Looking Up

I thought I would blog while I was vacation in California last week, but as Robert Burns said, “the best laid plans of mice and men often go awry.” Not surprising. Even as I always bring my computer on excursions, as well as a notebook and pen and good intentions, I rarely write anything more than a few answers to emails that can’t wait when I’m away. But I do find myself doing some of the internal work that goes with the territory of writing, particularly in how I’m drawn to setting. The wide expanse of central California’s landscape with its sandy foothills, waterfalls, and high peaks evoked both the wonder and unease I often feel visiting the west. While it seems humanly impossible not to be awed by the desert wilderness and the open sky, as an east coast girl with firm roots in New York City’s concrete, I always feel a bit unhinged in all that open space. Ultimately, I want the closed in comfort of narrow paths hedged by trees.

California has trees. But not the same canopy that you’d find on the east coast, especially in the area I visited: Yosemite and Kings Canyon/Sequoia National Parks. It takes a certain kind of courage to hug one of those giant sequoias, even for an intrepid tree-hugger like me. Much easier to plant a soft kiss and whisper sweet nothings to a thin sliver birch than to try to slide your arm around the girth of a sequoia and realize just how small you are in the universe. “These trees are like dinosaurs,” my husband quipped. “They don’t even seem like trees as much as like prehistoric beings.”

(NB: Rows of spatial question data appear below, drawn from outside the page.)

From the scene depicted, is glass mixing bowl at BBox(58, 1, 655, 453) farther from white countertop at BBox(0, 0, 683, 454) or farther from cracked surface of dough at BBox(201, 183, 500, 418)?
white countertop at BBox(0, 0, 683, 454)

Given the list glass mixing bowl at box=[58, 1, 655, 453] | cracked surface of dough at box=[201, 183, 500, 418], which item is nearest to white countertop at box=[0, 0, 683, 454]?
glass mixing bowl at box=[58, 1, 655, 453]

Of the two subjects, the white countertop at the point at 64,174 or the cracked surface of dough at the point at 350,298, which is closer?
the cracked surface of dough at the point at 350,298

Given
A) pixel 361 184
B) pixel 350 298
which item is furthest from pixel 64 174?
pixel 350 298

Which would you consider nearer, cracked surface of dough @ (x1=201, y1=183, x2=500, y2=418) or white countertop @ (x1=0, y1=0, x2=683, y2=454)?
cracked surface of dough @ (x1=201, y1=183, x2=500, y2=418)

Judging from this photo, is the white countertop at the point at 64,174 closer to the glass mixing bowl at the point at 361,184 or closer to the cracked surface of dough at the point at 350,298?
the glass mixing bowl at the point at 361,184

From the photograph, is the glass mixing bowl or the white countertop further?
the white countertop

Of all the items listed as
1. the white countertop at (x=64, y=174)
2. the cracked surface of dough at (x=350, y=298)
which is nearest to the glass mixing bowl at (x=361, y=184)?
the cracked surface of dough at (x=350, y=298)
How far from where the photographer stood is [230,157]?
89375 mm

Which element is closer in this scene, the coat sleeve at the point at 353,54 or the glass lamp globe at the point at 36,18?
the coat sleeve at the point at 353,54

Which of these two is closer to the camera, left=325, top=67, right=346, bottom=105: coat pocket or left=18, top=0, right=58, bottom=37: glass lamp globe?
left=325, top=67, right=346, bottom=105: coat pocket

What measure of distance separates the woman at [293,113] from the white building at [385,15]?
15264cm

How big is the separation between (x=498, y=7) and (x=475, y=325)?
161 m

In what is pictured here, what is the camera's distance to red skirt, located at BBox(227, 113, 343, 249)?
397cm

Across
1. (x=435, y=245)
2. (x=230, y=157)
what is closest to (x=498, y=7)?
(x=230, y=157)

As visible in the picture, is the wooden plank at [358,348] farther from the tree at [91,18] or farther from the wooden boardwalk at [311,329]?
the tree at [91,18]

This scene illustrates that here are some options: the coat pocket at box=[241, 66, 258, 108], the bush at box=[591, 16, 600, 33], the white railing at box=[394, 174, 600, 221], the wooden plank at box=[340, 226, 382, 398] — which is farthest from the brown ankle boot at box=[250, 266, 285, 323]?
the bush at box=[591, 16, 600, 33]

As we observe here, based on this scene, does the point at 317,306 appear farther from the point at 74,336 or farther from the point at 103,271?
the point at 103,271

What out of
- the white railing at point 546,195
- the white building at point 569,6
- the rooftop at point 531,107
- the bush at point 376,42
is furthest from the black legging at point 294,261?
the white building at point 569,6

Calling these notable groves the Land of the Giants was not overrated marketing hype. It took a full seventeen seconds to scan all the way up to the top of one of these beauties and back down again to our little corner of the planet.

And that got me to thinking–what does it mean to look up?. To take a step away from the comfortable landscapes of our lives into the unknown, a question that was enforced metaphorically by the intense fog we drove through to reach the park. Taking any creative risk is like driving through fog. We may not see the entire landscape of where we’re going in front of us; perhaps we can only see the vaguest contours, or a few inches of the road’s white line and a pair of headlights coming at us from the opposite direction, but we plod on ahead, focused only on what we can see, with the faith that if we keep going, the tops of the trees will slowly come into view.